Well personally I think Bob’s a great name for a coffee
okay, most of what i do re: harry potter is criticism, and hp is flawed in such a number of ways, but sometimes i just sit here and
i mean, you all have a comprehension of just how drastically harry potter changed literature, yeah? like. it revitalized it. it blew the literary scene apart. the new york times had to create a separate bestseller’s list for children’s lit just because harry potter existed. harry potter changed reading.
so many people on tumblr were born in the ‘90s. when the first book came out, most of us couldn’t read. but we grew up in a world where everyone, everyone, everyone was reading harry potter, no matter how old they were; we grew up in a world where the most popular story in the entire world was a fantasy children’s book.
it’s sort of difficult to grasp, sometimes, the extent to which harry potter is not just a book. the extent to which what is basically a series of fun, interesting, and fairly good novels is such an enormous, enormous part of our lives, a cultural touchstone, a truly universal reference point, something so many people have shaped their lives around, a foundation for all of the stories we would read and watch for the rest of our lives– for so many of us, the first books we ever loved
the extent to which so many of us can’t call ourselves “fans” of harry potter, because it would like being a “fan” of, like, having lungs.

━━━━━━━━━━

DIRECTIONS:
A. In the Harry Potter post, which adjectives describe the novels when it calls them "a series"? List them.
B. Pick up the Harry Potter post after its last line and keep writing in the same voice.
The records that come next have no connection to the Harry Potter post.

━━━━━━━━━━

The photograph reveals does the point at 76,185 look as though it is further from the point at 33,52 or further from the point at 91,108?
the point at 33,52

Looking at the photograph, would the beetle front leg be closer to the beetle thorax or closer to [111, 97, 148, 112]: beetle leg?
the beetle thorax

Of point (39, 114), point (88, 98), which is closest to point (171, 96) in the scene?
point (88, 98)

━━━━━━━━━━

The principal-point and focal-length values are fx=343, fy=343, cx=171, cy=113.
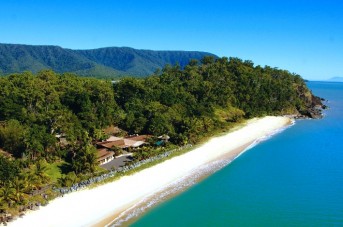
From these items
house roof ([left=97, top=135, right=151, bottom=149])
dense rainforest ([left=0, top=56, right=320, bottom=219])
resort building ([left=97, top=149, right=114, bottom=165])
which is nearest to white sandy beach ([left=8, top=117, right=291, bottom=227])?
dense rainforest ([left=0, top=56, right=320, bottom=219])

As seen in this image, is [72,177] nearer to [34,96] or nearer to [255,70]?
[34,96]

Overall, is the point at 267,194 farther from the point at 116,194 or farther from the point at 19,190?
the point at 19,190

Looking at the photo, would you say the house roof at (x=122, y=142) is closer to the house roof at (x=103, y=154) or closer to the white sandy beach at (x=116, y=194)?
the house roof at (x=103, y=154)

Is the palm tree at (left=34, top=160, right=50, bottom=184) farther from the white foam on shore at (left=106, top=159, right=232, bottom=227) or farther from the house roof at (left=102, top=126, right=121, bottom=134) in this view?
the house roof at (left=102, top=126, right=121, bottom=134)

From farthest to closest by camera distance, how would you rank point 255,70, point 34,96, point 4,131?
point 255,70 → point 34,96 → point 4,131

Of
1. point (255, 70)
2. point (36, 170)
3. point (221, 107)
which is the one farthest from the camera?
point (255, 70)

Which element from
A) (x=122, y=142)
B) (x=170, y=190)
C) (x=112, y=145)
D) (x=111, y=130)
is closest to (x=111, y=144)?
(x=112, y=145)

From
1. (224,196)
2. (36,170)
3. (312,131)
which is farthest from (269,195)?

━━━━━━━━━━

ANSWERS TO EACH TASK:
A. fun, interesting, fairly good

B.
it’s not even about liking it or disliking it. it’s just a part of us.
This reminds me an awful lot about Starbucks.
No, seriously. Before Starbucks, America was a coffee wasteland. Coffee was a thing you got at diners and drivethroughs. It was a cheap hot thing you put made palatable with tons of cream and sugar, and most people (but waning!) had a coffee machine at home.
Starbucks told us that we could like coffee. That coffee could be an enjoyable thing, that it could be a status symbol and a ritual. That there could be a place where you go for coffee, and you enjoy it.
As a coffee snob, I think Starbucks’ coffee is awful. But Starbucks is why we have better coffee. Starbucks created the market space for third wave coffee shops and artisanal roasters. They reintroduced “espresso”, “latte” and “cappuccino” to the American lexicon.
We need stuff that’s heinously popular. That’s how culture works.
m4ge:
i walk into starbucks and order a pumpkin spice latte with 13 shots of espresso. i tell the barista that i intend to transcend humanity and become a god. i ask for no whip cream
you say this jokingly but i had a customer actually order a pumpkin spice latte with 9 shots of espresso (also no whip) and when i asked her to verify that she did indeed want 9 shots of espresso she looked me dead in the eyes and said “i have 5 kids”
I once had a woman come in and ordered an Americano with 19 shots of espresso. The drink took ages. It held up the line. I asked her why, and she shrugged and said “I just don’t care”. We still talk about that woman. We never saw her again.
new cryptid: exhausted woman at starbucks
Actual conversation I had at register:
“Hi, welcome to [Starbucks]! What can I get you, today?”
“How much is it to fill a Venti with Espresso?”
“I- I’m sorry?”
“A venti cup. How much to fill it with Espresso?”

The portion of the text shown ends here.